Warum gibt es immer noch Lücken?

Die Koalition aus SPD, Grünen und FDP lässt eine Finanzierungslücke von zwölf Milliarden Euro und setzt auf die Annahme, dass ein Teil des Budgets 2025 ungenutzt bleibt und am Ende eingespart werden kann.

Dem Parlament steht nun eine vergleichsweise große Aufgabe bevor in den Beratungen zum Haushalt, weil die globale Minderausgabe deutlich größer ist als üblich. Aus Lindners Sicht ist das kein Problem. Er hatte im Juli bei der Vorstellung des Regierungsentwurfs gesagt: "Das ist Staatspraxis, das ist Erfahrungswissen, das ist seriös."

Unter anderem die Union sieht das anders. Der Chefhaushälter der Fraktion, Christian Haase, sagte: "Diese Regierung hat erneut ein unwürdiges Schauspiel abgeliefert. Über Monate führt sie einen Eiertanz zum Haushalt auf, um dann in einem zweiten Anlauf etwas zu präsentieren, dass weiterhin verfassungsrechtlich höchst zweifelhaft ist."

Wie hoch war die Bodensatz-GMA früher?

Mit der im Regierungsentwurf veranschlagten Bodensatz-GMA übertrifft die Ampel die Werte der vergangenen 20 Jahre um einiges. Dies geht aus einer Antwort von Finanz-Staatssekretär Florian Toncar auf eine Anfrage von CSU-Landesgruppenchef Alexander Dobrindt hervor.

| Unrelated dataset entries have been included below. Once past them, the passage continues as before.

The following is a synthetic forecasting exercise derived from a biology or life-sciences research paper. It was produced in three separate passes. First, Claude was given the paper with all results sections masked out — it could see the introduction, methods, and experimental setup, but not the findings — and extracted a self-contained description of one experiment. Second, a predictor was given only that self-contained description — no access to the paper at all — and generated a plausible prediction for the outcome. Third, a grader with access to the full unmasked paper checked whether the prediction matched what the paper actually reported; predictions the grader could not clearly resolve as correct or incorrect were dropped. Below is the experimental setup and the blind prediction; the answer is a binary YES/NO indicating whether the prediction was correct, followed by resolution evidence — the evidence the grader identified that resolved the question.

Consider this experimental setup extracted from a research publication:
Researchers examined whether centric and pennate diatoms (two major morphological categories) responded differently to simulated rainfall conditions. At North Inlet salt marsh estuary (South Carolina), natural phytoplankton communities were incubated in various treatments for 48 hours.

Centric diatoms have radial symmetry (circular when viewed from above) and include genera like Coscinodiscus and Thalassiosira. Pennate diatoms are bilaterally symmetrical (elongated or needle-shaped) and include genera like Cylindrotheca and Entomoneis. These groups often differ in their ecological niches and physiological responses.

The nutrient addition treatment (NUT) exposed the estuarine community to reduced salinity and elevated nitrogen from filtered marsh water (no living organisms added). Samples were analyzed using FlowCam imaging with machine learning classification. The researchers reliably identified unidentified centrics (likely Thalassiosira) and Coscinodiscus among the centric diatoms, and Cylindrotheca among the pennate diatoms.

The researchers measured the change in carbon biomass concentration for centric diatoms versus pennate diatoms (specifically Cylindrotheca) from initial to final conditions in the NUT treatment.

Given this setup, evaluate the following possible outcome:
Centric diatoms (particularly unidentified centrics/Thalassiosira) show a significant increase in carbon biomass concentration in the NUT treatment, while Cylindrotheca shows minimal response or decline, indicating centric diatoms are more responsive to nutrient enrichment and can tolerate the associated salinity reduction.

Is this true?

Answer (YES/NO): NO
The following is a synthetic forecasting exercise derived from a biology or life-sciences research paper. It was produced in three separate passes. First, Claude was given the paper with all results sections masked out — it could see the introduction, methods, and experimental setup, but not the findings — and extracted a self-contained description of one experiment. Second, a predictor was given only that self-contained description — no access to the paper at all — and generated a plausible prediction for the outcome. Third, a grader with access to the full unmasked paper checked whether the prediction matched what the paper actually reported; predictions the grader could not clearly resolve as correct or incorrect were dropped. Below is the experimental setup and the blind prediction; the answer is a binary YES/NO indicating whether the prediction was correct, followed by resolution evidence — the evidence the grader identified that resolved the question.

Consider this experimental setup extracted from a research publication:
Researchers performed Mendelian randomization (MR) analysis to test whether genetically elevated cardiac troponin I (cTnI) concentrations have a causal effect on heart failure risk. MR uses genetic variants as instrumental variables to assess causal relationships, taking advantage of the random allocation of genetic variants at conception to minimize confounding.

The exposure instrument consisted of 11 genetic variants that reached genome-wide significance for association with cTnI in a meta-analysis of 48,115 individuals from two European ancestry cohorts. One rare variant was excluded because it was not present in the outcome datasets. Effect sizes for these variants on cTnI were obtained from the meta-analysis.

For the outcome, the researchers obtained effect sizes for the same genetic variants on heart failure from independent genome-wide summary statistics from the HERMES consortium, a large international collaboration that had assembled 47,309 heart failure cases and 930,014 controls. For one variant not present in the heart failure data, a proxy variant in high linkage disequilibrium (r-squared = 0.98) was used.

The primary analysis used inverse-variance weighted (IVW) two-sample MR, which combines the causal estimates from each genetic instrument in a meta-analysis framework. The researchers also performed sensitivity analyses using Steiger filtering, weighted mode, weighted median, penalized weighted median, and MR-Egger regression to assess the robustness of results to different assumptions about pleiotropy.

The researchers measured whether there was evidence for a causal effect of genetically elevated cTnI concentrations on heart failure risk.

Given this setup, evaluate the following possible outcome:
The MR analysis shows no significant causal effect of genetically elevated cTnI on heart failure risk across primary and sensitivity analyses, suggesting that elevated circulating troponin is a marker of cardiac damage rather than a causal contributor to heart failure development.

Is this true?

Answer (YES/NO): NO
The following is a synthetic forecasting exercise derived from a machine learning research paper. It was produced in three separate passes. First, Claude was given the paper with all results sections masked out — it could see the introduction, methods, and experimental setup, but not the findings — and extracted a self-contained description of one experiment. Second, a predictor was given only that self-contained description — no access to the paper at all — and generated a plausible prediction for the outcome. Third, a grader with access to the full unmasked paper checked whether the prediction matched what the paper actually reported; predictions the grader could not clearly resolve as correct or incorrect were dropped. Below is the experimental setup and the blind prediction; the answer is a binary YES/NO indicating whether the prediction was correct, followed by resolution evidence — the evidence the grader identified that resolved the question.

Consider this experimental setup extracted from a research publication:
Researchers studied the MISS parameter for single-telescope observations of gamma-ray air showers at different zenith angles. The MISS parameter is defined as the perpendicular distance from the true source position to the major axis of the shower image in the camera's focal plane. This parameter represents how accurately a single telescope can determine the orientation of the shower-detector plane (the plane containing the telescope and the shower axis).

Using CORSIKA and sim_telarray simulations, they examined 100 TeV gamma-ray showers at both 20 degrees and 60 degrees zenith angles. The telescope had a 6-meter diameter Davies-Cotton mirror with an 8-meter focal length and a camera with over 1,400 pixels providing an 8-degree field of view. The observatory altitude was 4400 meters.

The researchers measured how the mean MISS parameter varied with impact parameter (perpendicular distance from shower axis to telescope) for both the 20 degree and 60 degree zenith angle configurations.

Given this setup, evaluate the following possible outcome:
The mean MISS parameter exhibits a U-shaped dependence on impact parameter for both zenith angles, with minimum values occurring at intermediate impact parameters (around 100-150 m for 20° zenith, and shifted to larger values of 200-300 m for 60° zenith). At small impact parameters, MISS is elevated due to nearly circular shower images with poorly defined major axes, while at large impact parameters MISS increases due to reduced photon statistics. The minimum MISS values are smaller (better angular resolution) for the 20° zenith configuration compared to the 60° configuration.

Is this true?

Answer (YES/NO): NO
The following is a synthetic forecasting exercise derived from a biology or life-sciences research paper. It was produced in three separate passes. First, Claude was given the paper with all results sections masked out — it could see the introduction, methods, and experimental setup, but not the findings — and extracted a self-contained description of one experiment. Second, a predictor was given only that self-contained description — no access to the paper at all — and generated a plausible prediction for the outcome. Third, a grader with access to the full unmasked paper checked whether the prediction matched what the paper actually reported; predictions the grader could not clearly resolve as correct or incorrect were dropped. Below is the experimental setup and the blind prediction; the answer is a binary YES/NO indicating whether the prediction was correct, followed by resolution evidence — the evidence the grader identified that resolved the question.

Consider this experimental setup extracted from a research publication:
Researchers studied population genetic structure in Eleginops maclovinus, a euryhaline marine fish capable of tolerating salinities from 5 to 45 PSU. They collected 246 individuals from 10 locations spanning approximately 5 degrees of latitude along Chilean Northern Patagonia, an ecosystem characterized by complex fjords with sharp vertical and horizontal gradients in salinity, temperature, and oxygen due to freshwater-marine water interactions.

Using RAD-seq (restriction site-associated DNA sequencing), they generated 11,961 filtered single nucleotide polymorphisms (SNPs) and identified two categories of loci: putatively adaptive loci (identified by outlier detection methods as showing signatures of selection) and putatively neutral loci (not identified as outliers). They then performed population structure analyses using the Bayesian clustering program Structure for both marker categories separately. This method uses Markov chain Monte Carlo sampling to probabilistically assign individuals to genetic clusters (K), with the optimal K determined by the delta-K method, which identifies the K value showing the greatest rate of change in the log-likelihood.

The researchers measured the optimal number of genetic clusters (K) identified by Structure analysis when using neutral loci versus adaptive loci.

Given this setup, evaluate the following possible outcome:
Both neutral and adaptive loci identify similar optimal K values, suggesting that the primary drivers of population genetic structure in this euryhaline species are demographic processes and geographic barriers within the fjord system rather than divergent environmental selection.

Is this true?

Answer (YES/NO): NO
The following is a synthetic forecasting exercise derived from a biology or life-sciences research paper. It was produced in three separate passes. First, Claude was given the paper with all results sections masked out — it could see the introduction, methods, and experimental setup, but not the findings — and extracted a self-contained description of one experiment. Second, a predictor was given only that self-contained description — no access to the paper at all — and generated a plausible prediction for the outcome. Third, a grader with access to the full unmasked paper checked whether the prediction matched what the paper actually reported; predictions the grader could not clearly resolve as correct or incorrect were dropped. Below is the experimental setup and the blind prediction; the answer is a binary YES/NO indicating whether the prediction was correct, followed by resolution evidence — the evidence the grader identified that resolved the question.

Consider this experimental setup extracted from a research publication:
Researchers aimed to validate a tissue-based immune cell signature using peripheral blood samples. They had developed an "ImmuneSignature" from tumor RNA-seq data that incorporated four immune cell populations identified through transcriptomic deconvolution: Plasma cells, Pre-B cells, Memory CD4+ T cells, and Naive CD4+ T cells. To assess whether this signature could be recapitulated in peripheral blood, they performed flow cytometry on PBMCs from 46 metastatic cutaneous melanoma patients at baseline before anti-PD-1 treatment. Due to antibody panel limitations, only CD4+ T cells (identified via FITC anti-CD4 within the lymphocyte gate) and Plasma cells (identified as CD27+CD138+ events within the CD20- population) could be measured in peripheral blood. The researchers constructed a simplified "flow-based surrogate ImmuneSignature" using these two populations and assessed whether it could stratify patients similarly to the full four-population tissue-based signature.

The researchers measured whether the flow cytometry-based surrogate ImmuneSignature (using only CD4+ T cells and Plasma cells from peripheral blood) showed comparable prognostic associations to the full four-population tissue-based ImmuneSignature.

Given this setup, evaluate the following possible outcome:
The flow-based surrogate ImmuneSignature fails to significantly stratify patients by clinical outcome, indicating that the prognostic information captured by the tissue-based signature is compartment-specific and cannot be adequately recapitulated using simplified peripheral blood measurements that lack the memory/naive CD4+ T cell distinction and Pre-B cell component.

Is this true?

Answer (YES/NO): NO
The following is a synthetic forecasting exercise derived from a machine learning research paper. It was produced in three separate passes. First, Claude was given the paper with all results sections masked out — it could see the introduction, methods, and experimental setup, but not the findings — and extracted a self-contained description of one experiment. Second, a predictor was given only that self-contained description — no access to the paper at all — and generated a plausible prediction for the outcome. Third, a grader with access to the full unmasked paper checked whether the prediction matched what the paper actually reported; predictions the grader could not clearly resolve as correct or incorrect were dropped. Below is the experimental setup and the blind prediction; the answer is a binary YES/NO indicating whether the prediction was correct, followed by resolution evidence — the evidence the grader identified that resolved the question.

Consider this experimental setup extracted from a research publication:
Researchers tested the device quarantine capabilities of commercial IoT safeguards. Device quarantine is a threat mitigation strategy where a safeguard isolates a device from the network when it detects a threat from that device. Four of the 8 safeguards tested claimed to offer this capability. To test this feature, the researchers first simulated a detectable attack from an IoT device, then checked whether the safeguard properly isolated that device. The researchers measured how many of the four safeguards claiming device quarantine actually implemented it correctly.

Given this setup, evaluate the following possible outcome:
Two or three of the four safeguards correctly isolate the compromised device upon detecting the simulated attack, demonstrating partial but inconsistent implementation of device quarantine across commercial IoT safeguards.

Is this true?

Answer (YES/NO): YES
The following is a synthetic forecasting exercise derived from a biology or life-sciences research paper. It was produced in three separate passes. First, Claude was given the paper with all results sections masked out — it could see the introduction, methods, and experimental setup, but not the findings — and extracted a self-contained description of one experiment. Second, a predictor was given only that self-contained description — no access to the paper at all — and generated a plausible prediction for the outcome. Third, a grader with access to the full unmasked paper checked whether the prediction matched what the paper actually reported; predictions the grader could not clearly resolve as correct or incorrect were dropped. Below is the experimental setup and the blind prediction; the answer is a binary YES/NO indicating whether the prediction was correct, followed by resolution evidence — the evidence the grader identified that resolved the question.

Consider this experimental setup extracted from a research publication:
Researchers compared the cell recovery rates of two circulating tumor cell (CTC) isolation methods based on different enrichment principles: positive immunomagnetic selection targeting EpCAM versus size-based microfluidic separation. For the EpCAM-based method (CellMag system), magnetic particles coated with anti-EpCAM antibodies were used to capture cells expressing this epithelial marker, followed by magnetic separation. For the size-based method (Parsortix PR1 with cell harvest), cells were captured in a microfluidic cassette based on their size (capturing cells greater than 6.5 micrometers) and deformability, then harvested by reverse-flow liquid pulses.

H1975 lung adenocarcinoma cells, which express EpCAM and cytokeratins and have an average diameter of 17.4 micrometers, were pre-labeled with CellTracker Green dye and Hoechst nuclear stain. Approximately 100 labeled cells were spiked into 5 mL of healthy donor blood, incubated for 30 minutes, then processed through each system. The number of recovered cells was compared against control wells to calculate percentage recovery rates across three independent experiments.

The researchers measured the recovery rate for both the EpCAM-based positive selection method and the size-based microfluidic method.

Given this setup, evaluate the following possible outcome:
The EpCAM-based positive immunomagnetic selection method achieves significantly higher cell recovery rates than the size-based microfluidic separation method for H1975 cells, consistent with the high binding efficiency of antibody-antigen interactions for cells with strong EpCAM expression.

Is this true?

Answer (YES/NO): YES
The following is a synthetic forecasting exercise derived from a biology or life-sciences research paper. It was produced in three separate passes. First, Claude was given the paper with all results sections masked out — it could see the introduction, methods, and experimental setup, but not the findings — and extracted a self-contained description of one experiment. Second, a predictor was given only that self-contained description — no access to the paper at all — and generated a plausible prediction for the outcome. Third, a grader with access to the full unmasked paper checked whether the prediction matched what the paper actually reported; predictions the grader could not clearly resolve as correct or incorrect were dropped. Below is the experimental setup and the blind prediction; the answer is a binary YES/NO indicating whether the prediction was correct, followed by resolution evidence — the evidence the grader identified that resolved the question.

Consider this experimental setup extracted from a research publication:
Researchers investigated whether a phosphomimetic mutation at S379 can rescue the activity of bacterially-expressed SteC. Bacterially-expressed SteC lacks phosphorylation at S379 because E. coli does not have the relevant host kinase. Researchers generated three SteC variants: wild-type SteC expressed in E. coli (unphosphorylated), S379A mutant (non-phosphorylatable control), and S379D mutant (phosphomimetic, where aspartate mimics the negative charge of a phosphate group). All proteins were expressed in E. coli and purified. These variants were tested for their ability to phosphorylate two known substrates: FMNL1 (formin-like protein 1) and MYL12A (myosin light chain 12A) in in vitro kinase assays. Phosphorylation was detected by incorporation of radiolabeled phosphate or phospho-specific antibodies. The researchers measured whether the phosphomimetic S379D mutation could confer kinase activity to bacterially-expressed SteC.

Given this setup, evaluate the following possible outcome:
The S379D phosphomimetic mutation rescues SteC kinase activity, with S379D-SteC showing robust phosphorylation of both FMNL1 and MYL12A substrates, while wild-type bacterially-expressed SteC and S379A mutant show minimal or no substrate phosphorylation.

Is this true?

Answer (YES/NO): NO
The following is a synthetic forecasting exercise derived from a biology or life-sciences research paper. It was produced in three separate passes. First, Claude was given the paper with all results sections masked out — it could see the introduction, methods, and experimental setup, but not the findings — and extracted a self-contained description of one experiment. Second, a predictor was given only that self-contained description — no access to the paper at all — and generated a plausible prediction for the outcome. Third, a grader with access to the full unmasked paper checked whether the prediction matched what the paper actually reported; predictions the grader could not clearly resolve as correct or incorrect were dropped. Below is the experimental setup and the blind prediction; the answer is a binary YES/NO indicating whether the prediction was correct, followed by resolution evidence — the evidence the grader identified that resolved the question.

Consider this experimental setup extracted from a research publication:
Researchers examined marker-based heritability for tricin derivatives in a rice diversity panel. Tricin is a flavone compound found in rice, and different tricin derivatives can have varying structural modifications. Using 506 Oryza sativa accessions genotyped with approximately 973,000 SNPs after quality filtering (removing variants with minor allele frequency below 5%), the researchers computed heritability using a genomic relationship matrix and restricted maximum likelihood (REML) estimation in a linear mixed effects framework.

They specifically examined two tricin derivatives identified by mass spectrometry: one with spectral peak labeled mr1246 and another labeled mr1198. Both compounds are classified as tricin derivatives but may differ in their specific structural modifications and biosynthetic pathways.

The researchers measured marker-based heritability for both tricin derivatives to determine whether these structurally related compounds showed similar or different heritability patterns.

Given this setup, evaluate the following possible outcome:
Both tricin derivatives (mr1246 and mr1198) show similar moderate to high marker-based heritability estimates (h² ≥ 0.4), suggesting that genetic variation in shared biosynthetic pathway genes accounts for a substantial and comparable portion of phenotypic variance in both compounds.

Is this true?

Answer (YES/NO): NO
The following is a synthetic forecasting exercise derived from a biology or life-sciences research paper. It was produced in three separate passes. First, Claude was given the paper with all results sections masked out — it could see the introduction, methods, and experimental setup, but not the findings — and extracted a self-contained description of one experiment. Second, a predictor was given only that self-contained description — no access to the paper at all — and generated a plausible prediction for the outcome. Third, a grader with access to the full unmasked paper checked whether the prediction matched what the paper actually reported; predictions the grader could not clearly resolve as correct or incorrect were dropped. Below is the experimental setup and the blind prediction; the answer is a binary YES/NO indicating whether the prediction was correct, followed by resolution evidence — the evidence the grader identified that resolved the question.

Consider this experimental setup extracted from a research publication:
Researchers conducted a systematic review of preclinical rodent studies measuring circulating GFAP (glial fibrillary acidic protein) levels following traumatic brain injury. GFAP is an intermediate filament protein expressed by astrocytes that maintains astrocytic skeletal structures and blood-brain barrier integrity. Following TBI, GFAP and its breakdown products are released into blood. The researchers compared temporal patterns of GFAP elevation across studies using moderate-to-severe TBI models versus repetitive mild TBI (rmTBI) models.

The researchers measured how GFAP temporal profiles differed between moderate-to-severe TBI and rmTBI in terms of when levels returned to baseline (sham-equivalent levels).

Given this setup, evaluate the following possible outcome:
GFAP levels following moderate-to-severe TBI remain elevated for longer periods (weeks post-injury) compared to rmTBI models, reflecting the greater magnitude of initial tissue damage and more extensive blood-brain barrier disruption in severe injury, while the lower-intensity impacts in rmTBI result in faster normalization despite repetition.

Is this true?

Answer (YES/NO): NO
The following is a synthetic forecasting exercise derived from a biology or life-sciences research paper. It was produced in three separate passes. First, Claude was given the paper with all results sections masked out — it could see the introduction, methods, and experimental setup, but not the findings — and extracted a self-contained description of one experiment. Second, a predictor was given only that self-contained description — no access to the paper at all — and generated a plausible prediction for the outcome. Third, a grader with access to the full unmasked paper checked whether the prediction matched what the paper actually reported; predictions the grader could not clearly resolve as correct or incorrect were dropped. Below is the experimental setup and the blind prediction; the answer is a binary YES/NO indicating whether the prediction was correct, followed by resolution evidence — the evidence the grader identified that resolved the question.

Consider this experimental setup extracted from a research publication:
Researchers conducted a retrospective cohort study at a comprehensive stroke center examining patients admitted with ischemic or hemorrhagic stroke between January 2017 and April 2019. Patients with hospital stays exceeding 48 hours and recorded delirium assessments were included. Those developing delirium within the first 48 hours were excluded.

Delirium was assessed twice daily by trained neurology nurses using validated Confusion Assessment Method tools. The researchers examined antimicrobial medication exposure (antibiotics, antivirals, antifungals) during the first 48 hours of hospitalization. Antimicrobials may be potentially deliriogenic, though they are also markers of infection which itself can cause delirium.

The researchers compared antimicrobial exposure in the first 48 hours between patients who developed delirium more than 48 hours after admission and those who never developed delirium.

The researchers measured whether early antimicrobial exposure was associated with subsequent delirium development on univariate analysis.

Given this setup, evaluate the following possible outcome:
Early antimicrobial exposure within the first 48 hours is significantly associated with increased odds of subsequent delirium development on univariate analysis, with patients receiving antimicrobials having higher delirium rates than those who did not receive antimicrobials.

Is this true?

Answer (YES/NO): YES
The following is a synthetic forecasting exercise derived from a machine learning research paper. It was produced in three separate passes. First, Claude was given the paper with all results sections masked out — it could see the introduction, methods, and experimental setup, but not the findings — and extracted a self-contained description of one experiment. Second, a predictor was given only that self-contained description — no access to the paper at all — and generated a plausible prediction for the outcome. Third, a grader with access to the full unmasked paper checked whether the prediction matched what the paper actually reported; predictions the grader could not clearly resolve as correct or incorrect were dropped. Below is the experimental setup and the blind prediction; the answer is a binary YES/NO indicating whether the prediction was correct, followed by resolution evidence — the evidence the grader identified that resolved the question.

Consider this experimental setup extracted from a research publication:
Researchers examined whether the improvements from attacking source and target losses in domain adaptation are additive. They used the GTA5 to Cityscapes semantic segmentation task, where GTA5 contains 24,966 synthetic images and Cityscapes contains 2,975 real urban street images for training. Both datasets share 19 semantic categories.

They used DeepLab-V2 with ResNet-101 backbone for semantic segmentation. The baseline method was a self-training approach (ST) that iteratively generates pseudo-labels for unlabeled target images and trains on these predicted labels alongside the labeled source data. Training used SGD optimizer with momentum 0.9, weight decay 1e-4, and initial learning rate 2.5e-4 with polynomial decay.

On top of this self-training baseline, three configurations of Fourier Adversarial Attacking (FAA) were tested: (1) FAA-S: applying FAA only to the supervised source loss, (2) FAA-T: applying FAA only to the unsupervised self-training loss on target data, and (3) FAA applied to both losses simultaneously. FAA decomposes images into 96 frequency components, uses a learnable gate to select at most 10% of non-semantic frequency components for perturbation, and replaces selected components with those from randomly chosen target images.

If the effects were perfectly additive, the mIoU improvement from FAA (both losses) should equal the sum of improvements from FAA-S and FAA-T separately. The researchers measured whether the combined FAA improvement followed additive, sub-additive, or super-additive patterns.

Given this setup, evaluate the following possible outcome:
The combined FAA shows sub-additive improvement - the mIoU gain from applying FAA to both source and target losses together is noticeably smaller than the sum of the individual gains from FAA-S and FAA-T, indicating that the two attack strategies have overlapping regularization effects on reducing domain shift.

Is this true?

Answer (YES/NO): YES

Der Posten gewann zuletzt zudem immer mehr an Bedeutung. In den Regierungsentwürfen der Jahre 2004 bis 2024 war in zwölf Jahren gar keine Bodensatz-GMA vorgesehen (2004, 2007-2013, 2015-2017, 2019). 2018 lag sie erstmals über drei Milliarden Euro - und stieg dann in den Jahren 2021 bis 2023 auf jeweils sechs bis acht Milliarden Euro. Für 2024 wurden acht Milliarden Euro veranschlagt.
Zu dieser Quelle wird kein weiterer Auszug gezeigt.